▶ PASSAGE SHOWN:
◇ ◇ ◇

The Hunger Games: Mockingjay - Part 2

Kilian Melloy READ TIME: 4 MIN.

"You're kind of hard to swallow," Johanna (Jena Malone), an abrasive, battle-toughened girl with a crew cut, tells Katniss Everdeen (Jennifer Lawrence) early in the new "Hunger Games" film. She's not really wrong about that. Katniss is a figure of operatic proportions, and operatic complications: Romantic dramas and melancholy dilemmas, the unwilling focus of tidal social and political forces. Plus, she looks pretty good in futuristic body armor.

Yes, fans, Katniss is back, surrounded by familiar faces and making new friends along the way as she sets out on a personal quest to assassinate the evil President Snow in "The Hunger Games: Mockingjay -- Part 2."

This is the second movie to be derived from the final book in the young adult trilogy by Suzann Collins, in what has become a now too-familiar Hollywood habit of treating franchise finales like laundry, wringing and stretching them for all they're worth. At least "Mockingjay Part 2" steps things up. "Part 1" was all about getting the pieces in the proper places; now it's time for the dominoes to fall.

◇ ◇ ◇

▶ EXERCISE INPUTS:
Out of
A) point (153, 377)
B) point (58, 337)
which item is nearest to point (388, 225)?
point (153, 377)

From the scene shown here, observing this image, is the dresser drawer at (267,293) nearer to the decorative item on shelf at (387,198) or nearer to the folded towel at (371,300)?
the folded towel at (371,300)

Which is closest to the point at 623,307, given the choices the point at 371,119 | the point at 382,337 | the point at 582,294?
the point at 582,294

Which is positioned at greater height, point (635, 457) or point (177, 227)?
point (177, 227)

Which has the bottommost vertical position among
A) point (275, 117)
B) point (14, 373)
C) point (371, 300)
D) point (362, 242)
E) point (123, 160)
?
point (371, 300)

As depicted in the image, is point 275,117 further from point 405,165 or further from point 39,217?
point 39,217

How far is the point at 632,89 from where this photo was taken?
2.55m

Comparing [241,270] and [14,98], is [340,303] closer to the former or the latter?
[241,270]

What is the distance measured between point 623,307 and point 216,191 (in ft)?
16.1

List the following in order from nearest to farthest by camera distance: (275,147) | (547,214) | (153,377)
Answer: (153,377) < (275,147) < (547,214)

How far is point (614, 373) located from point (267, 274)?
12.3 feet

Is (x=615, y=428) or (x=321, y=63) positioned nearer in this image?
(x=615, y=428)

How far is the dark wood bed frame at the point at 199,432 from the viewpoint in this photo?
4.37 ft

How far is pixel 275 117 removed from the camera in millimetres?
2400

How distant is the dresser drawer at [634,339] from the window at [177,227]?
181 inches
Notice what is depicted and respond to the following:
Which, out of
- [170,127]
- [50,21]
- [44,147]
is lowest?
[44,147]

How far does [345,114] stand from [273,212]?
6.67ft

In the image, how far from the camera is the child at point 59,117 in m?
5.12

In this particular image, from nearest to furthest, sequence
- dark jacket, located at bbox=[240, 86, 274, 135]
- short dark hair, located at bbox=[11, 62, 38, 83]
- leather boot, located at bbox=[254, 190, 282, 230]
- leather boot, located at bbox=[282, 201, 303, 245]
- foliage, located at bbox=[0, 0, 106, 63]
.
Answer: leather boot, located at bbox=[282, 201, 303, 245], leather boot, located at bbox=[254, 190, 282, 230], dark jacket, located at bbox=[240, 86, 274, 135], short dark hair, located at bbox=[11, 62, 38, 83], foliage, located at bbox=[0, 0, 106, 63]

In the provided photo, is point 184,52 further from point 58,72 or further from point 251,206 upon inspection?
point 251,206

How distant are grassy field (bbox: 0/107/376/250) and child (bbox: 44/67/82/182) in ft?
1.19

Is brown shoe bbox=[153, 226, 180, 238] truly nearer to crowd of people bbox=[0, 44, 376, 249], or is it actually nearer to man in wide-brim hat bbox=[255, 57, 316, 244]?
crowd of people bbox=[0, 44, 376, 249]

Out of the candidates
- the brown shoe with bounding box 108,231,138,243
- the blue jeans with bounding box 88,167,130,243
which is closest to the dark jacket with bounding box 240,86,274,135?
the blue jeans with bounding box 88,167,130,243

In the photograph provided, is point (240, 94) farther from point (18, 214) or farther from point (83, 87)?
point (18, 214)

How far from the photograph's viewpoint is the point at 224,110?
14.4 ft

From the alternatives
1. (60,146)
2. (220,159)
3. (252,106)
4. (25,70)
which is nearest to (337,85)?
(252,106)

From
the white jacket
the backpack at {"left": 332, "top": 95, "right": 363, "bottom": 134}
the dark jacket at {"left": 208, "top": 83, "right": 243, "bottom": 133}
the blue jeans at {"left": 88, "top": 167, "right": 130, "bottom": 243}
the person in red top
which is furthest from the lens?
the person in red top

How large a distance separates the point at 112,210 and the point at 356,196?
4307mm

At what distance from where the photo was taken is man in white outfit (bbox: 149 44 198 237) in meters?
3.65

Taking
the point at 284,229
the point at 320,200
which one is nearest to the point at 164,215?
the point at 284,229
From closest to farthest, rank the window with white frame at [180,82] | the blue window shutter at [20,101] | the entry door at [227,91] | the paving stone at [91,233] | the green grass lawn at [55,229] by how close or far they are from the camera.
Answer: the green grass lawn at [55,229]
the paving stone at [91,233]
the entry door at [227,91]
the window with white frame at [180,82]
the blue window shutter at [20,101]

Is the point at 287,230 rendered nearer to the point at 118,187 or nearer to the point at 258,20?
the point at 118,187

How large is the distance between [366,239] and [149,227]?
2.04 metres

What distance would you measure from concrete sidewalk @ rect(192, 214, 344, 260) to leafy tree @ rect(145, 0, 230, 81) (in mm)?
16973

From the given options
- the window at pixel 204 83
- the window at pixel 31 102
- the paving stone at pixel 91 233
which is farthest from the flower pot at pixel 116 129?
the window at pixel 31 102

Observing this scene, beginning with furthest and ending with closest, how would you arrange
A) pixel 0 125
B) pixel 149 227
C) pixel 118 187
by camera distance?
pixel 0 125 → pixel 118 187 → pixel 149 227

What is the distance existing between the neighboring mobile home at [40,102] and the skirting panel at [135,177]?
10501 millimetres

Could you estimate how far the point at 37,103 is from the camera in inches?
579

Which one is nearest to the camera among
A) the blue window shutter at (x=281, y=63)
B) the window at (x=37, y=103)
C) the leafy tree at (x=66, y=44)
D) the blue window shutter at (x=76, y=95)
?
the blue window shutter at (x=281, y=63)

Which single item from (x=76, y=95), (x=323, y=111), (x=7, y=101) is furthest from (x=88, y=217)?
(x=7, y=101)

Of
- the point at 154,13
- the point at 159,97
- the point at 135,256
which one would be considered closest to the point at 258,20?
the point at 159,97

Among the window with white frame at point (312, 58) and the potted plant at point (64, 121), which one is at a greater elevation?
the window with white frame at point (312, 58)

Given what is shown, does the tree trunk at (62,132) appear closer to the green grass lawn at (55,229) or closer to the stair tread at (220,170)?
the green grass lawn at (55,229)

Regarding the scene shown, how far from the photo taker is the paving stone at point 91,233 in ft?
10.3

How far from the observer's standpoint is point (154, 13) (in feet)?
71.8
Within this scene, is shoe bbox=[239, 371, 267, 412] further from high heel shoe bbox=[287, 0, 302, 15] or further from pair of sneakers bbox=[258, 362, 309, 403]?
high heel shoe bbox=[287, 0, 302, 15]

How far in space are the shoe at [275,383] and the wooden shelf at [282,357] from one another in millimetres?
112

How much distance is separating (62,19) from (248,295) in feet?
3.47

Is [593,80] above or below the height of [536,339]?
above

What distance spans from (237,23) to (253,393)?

◇ ◇ ◇

▶ SET TASK A:
Name every character from the story who is mentioned by name in the review.
▶ SET TASK B:
Filter the listing down to every line that contains the string "shutter".
The review and the listing are unrelated to each other.

▶ CORRECT RESPONSE A:
Johanna, Katniss Everdeen, President Snow

▶ CORRECT RESPONSE B:
From closest to farthest, rank the window with white frame at [180,82] | the blue window shutter at [20,101] | the entry door at [227,91] | the paving stone at [91,233] | the green grass lawn at [55,229] by how close or far they are from the camera.
the blue window shutter at [20,101]
A) the blue window shutter at (x=281, y=63)
D) the blue window shutter at (x=76, y=95)
the blue window shutter at (x=281, y=63)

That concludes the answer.